ЗАДАНИЕ - Замени во всех строках ниже «gravel ground» на «sandy ground», оставив остальное без изменений, и приведи строки заново без изображений.

Сохранённые данные
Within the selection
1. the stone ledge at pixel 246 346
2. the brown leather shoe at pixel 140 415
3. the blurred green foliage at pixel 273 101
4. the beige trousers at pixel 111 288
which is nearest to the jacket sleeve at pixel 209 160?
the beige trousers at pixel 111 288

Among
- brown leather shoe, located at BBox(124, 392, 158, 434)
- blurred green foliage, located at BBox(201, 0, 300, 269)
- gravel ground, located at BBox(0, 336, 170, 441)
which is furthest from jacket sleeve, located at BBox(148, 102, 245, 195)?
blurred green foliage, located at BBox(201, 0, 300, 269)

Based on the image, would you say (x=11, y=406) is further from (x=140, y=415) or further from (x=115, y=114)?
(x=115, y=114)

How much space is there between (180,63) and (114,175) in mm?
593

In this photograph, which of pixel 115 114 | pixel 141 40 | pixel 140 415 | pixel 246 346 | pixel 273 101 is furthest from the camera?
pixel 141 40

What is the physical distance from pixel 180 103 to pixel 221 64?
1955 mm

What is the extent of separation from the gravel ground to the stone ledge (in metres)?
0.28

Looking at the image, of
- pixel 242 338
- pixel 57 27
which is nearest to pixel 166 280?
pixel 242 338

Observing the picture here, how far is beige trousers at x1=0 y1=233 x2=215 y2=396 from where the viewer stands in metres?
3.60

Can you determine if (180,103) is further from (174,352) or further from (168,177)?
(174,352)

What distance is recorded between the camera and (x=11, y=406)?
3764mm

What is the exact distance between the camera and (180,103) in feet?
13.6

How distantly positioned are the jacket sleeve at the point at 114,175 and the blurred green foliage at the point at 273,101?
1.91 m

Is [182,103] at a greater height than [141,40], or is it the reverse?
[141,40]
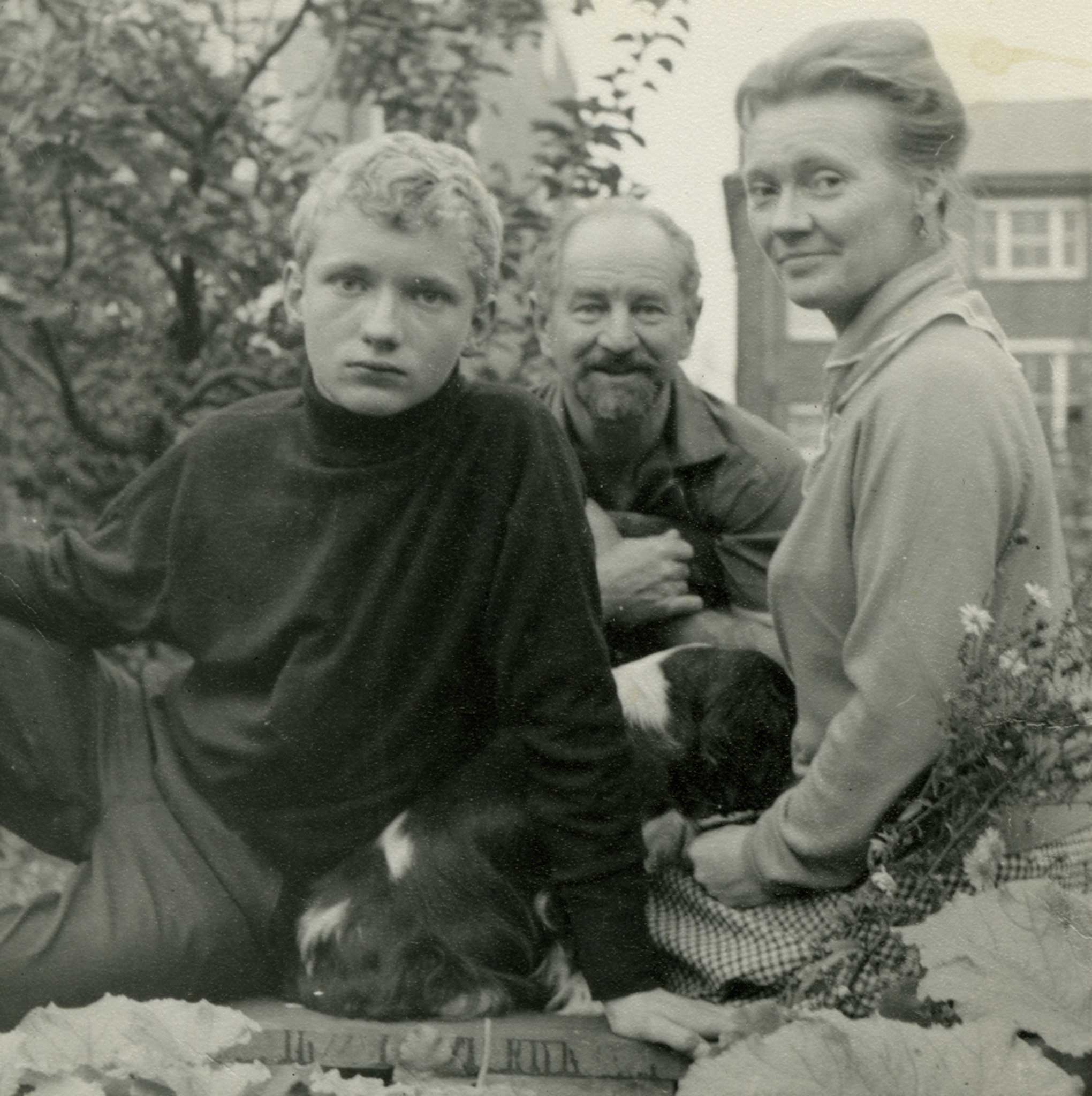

РЕЗУЛЬТАТ ВЫПОЛНЕНИЯ -
Within the selection
1. the stone ledge at pixel 246 346
2. the brown leather shoe at pixel 140 415
3. the blurred green foliage at pixel 273 101
4. the beige trousers at pixel 111 288
which is nearest to the jacket sleeve at pixel 209 160?
the beige trousers at pixel 111 288

Among
- brown leather shoe, located at BBox(124, 392, 158, 434)
- blurred green foliage, located at BBox(201, 0, 300, 269)
- sandy ground, located at BBox(0, 336, 170, 441)
which is furthest from jacket sleeve, located at BBox(148, 102, 245, 195)?
blurred green foliage, located at BBox(201, 0, 300, 269)

Based on the image, would you say (x=11, y=406) is further from (x=140, y=415) or further from (x=115, y=114)?
(x=115, y=114)

How much space is there between (180,63) and (114,175) in mm?
593

In this photograph, which of pixel 115 114 | pixel 141 40 | pixel 140 415 | pixel 246 346 | pixel 273 101 is furthest from the camera?
pixel 141 40

What is the physical distance from pixel 180 103 to pixel 221 64?
1955 mm

What is the extent of separation from the sandy ground to the stone ledge (in metres)?
0.28

Looking at the image, of
- pixel 242 338
- pixel 57 27
which is nearest to pixel 166 280?
pixel 242 338

Observing the picture here, how far is beige trousers at x1=0 y1=233 x2=215 y2=396 from where the viewer stands in metres?
3.60

Can you determine if (180,103) is further from (174,352) or further from (168,177)?
(174,352)

What distance is recorded between the camera and (x=11, y=406)?
3764mm

What is the exact distance between the camera and (180,103) in feet?
13.6

How distantly positioned are the jacket sleeve at the point at 114,175 and the blurred green foliage at the point at 273,101?
1.91 m

Is [182,103] at a greater height than [141,40], or is it the reverse?
[141,40]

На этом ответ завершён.